Winn is the latest hire by new president of baseball operations Buster Posey, the former All-Star catcher who helped the franchise win three World Series in five years from 2010-14.
Recently, Posey hired Zack Minasian as general manager, the brother of Los Angeles Angels general manager Perry Minasian. Both are the son of Zack Minasian, who was the clubhouse manager for the Texas Rangers for 20 years.
Winn has been a part of the organization since he retired as a player. He was San Francisco’s roving outfield and baserunning instructor from 2013-16.
After that, he was promoted to special assistant to the general manager, a role he served in from 2017 to 2018. He then moved into a pro scouting role under Minasian in 2019.
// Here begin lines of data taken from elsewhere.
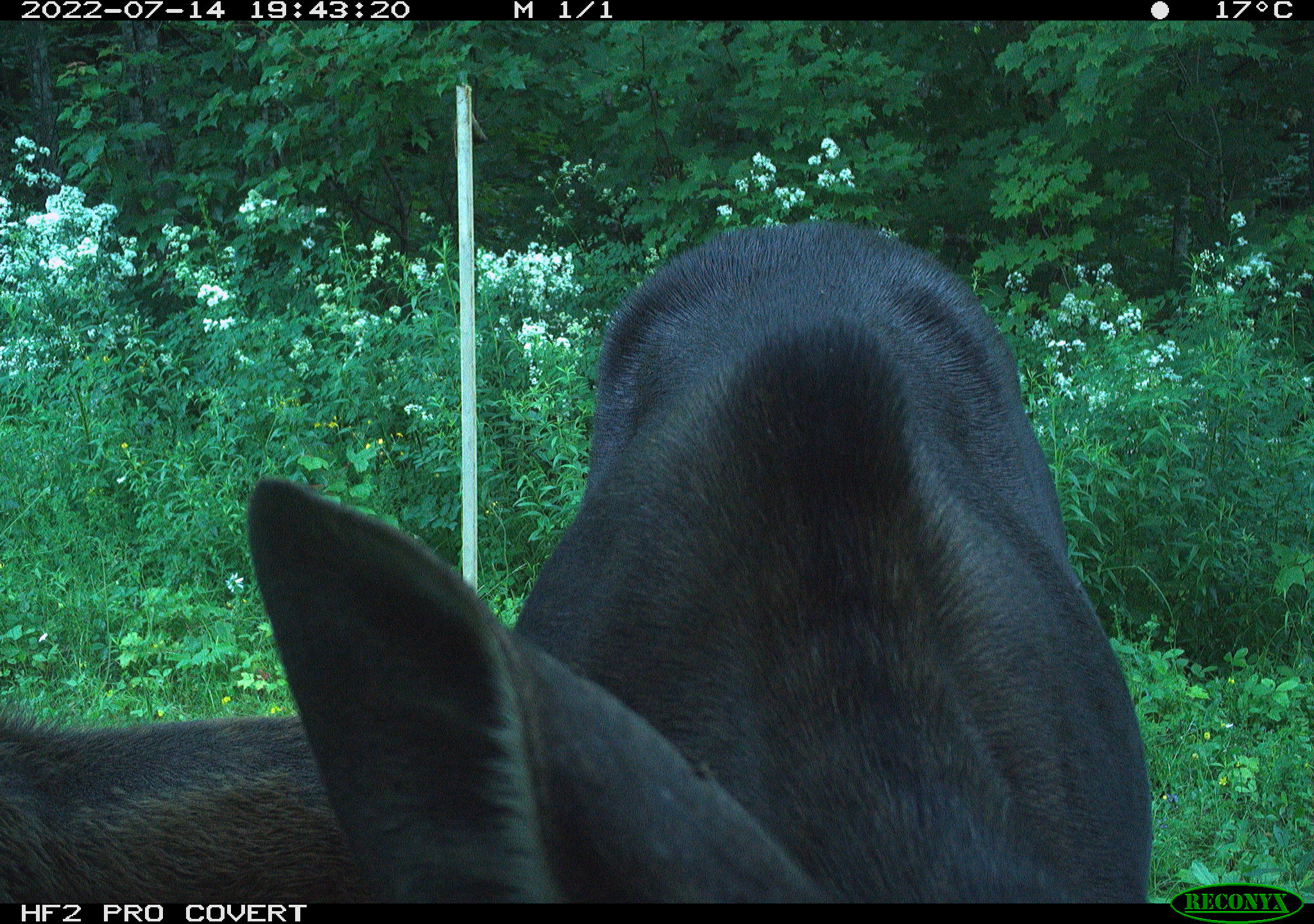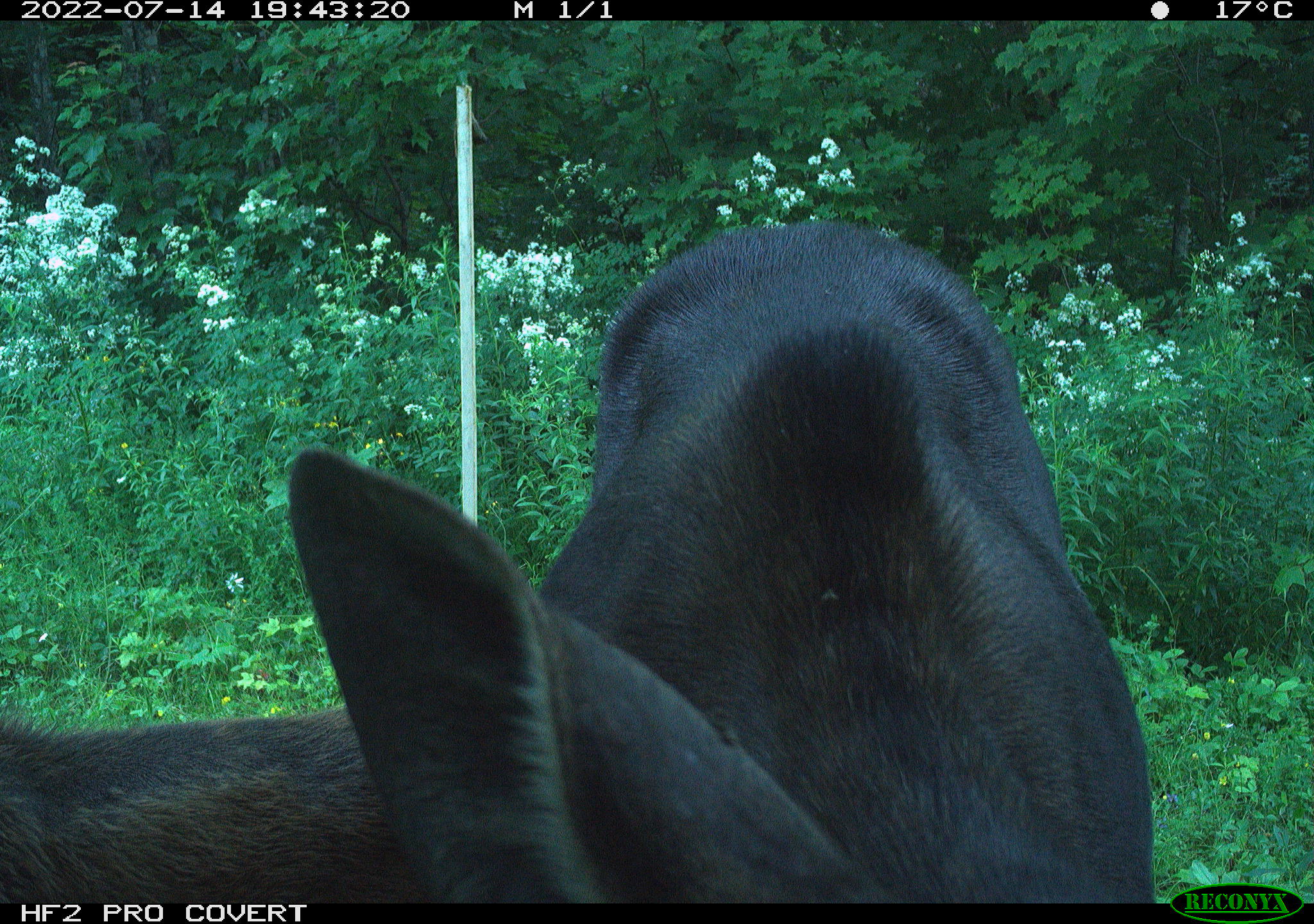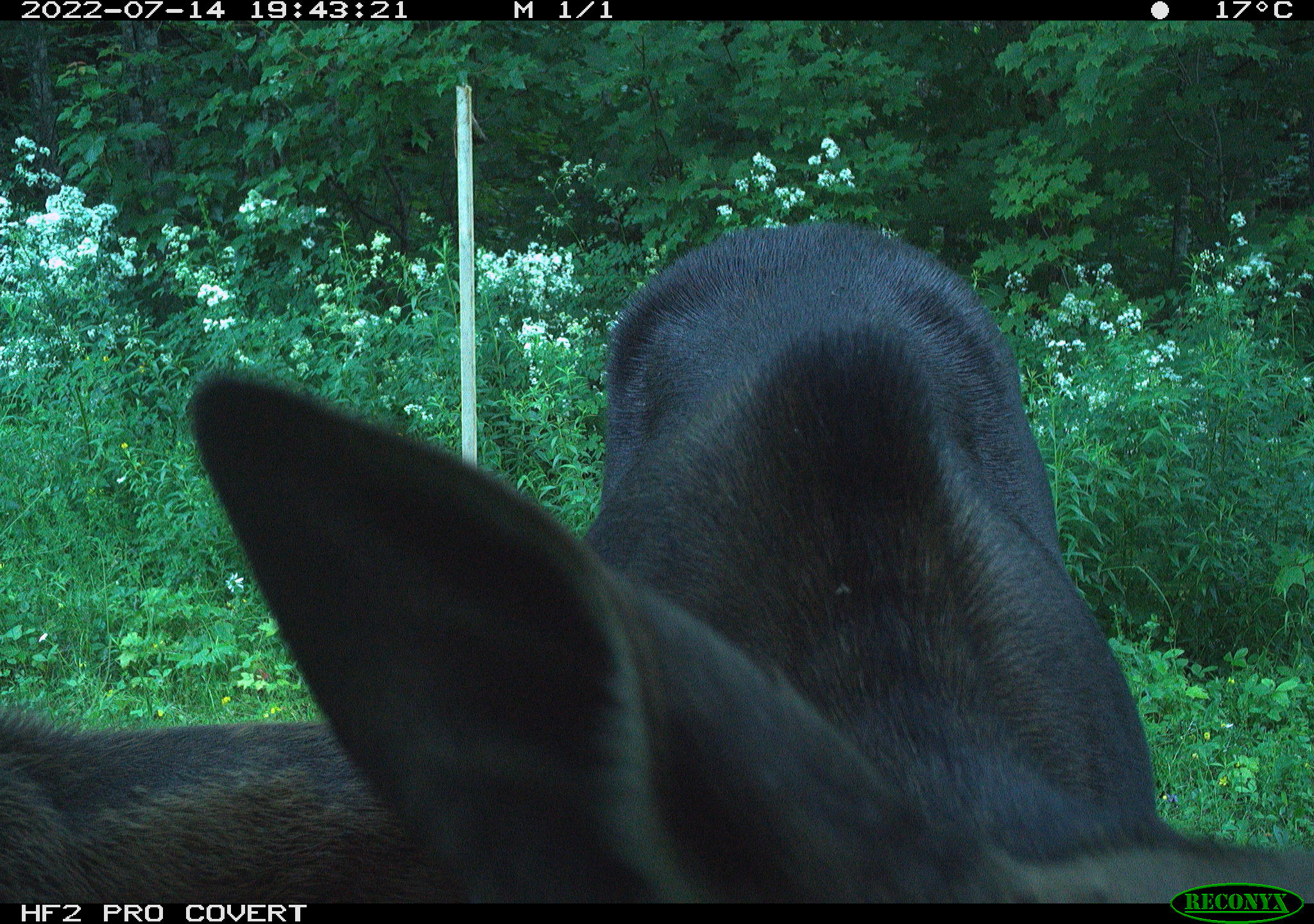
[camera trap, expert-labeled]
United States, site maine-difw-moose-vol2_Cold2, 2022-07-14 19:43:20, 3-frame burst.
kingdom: Animalia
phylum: Chordata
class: Mammalia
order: Artiodactyla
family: Cervidae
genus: Alces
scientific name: Alces alces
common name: moose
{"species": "moose (Alces alces)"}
He’s also served for more than a decade as a game analyst for Giants broadcasts on NBC Sports Bay Area. In September the Giants also named him chairman of the Giants Community Fund.
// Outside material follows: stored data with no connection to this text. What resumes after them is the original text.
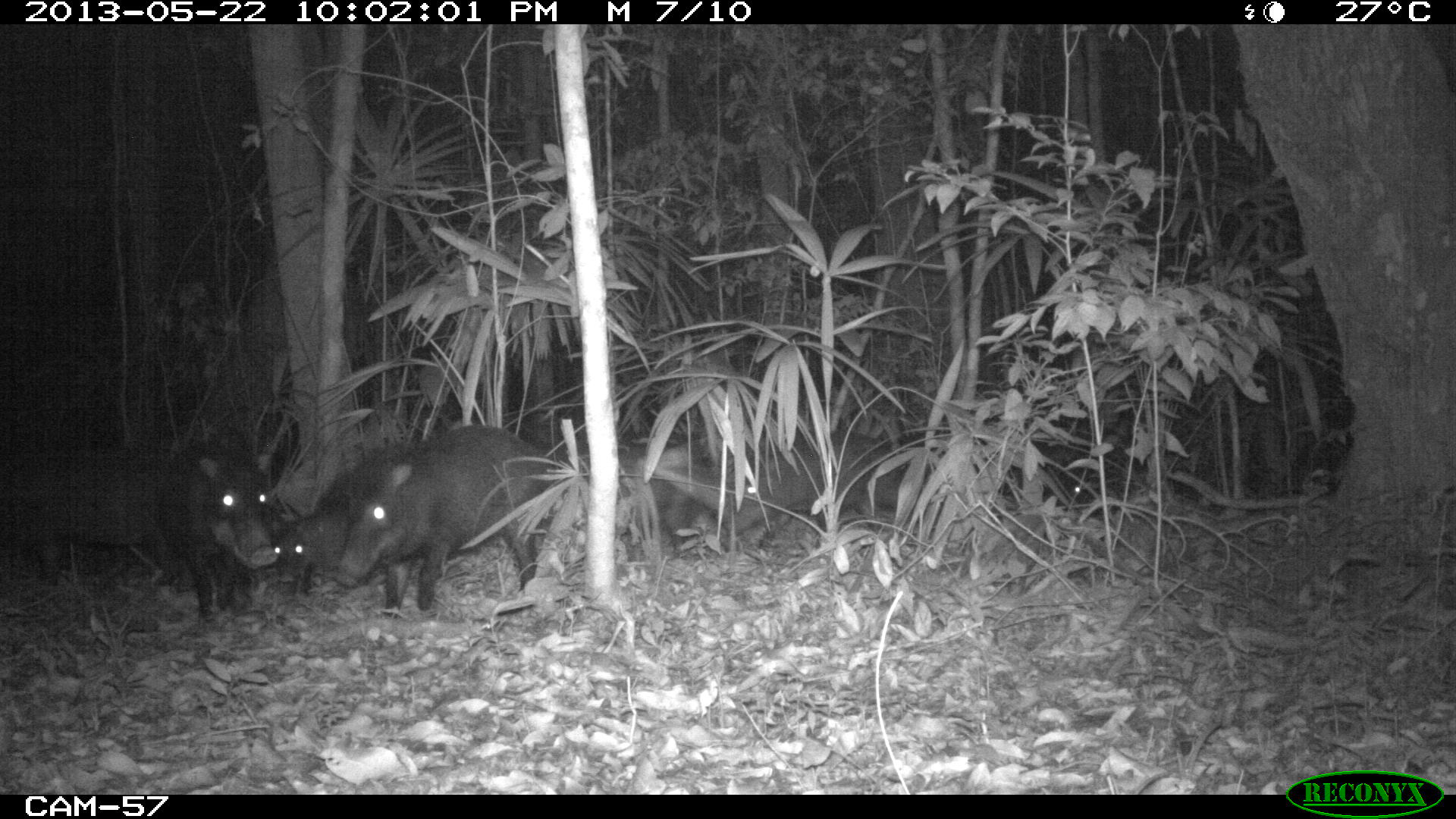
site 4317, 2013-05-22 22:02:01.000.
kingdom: Animalia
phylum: Chordata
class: Mammalia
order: Artiodactyla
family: Tayassuidae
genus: Tayassu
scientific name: Tayassu pecari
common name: white-lipped peccary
Tayassu pecari (white-lipped peccary), count 20.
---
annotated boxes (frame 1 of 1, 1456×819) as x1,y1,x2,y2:
tayassu pecari: 3,440,282,624; 335,426,570,617; 664,433,932,553; 273,443,407,592; 1007,459,1093,512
Winn was a deadline acquisition in 2005 from the Seattle Mariners. After that, he spent the next four seasons with the Giants.
In five seasons with San Francisco he finished with a slash line of .290/.345/.432/.776 with 51 home runs and 262 RBI. Those were the best numbers of his career with any of the five Major League teams he played for.
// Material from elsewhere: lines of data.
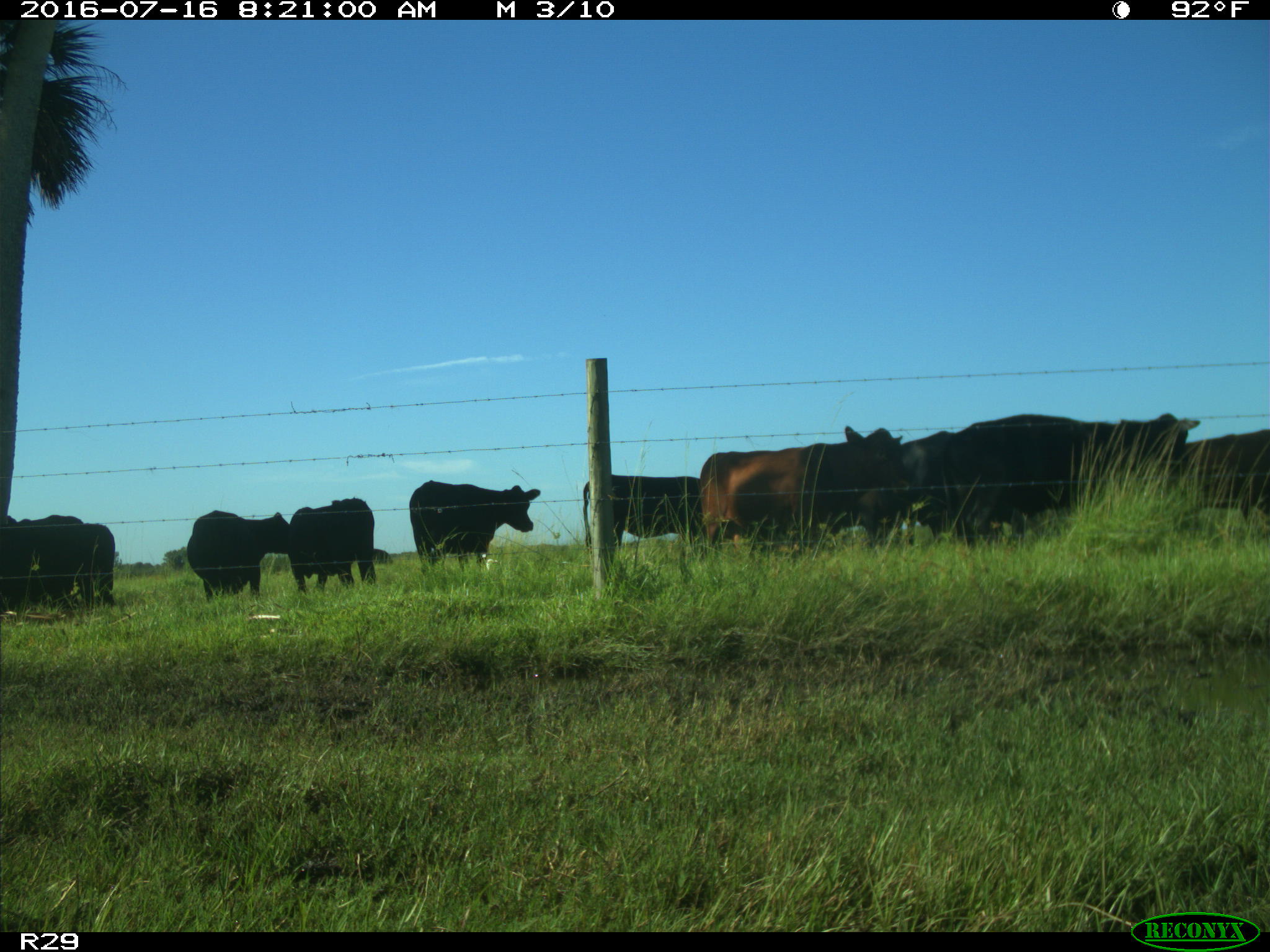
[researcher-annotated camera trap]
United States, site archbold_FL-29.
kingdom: Animalia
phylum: Chordata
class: Mammalia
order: Artiodactyla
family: Bovidae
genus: Bos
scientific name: Bos taurus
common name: domestic cow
Bos taurus (domestic cow).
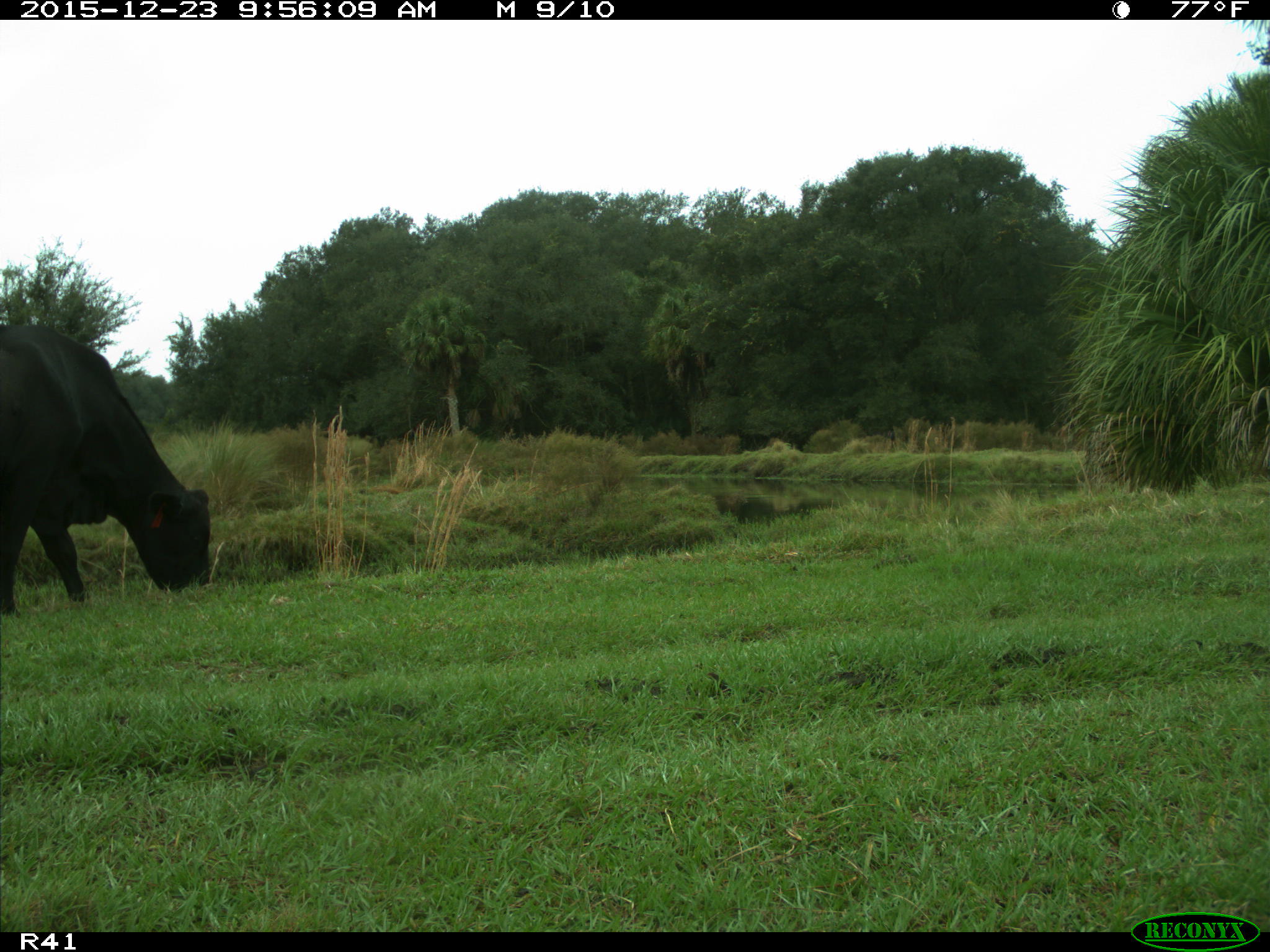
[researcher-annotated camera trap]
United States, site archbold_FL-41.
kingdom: Animalia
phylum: Chordata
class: Mammalia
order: Artiodactyla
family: Bovidae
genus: Bos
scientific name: Bos taurus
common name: domestic cow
The Los Angeles, Calif., native played his college baseball at Santa Clara and was the roommate of Naismith Basketball Hall of Fame selection Steve Nash. Winn was a third-round pick of the Marlins in the 1995 draft.
Before he could make his MLB debut with the Marlins, he was picked by the Tampa Bay Rays in the 1997 expansion draft. He made his big-league debut a year later with the Rays and spent his first four Major League seasons with them.
In 2002, he was dealt to the Seattle Mariners as part of the compensation in a trade for manager Lou Piniella.
For his 13-year MLB career, which ended in 2010, he finished with a slash line of .284/.343/.416/.759 with 110 home runs and 662 RBI.
Posey is assembling a front office that it hopes can lure free agents to an organization that has struggled in that area in recent years.